SEOUL, Aug. 13 (Yonhap) -- The unification ministry said on Thursday that it offered sufficient explanations to civic groups before launching an inspection of them, dismissing criticism that the probe has been forcefully carried out in an apparent bid to target North Korean defector organizations.
The unification ministry launched the probe beginning with 25 civic organizations registered at the ministry, including 13 organizations run by North Korean defectors this week, and plans to expand the inspection to include organizations in other sectors.
The probe came after the ministry canceled the licenses of two North Korean defector groups over the sending of anti-Pyongyang leaflets.
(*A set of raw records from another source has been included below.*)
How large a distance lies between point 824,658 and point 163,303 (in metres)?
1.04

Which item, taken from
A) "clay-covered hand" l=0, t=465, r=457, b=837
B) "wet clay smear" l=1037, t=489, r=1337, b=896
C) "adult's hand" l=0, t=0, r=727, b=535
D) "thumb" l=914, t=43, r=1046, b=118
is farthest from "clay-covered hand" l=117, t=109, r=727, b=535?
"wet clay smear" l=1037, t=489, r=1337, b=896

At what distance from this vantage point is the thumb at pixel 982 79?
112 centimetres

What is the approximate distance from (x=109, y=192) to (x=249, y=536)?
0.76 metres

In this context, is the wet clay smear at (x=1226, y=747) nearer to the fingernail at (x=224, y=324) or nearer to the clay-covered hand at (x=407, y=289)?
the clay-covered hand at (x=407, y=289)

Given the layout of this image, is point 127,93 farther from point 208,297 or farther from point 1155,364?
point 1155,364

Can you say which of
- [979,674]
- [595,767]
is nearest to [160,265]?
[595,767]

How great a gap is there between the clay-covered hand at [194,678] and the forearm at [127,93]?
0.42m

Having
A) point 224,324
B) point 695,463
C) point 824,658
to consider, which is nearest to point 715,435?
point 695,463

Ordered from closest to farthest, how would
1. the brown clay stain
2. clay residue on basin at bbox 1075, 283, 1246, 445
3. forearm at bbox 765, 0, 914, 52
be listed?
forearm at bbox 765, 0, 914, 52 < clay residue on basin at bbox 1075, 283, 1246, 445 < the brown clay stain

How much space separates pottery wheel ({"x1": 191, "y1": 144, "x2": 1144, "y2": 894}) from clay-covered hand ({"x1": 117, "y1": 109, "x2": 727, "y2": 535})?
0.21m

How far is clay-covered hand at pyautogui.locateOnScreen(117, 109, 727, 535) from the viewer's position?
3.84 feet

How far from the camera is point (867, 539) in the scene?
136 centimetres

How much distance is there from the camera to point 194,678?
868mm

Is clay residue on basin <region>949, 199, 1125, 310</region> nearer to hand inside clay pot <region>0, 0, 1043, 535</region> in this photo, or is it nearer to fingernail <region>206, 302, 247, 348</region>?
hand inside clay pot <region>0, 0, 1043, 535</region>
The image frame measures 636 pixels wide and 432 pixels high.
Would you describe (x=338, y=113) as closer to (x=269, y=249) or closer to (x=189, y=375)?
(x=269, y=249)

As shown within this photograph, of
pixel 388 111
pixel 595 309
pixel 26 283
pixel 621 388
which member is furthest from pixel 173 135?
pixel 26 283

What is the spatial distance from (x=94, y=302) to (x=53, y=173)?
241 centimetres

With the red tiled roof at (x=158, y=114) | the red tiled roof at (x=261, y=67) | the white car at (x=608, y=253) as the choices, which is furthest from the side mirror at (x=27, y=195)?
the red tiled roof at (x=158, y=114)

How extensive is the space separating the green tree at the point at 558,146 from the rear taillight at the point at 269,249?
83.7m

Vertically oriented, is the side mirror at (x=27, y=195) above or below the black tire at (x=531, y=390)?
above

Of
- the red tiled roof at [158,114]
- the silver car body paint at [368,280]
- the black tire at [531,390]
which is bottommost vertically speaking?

U.N. special rapporteur on North Korea's human rights situation, Tomas Ojea Quintana, reportedly has said that he plans to inform the ministry of his opinion that the probe might stem from political considerations and be in violation of human rights.
"The government had contacted those groups individually and visited them to explain relevant procedures and reasons," a ministry official told reporters. "I would like to say that there has been nothing forcible."
Seoul has repeatedly dismissed criticism that the probe is targeting North Korean defector groups, saying that the organizations subject to the inspection were selected based on their annual performance reports.
Defector groups have denounced the inspection as an attempt to silence them after the North strongly protested anti-Pyongyang leafleting as a violation of an inter-Korean summit agreement and even blew up an inter-Korean liaison office building in June.
South Korea has promised to seek measures to block leafleting, including through legislation.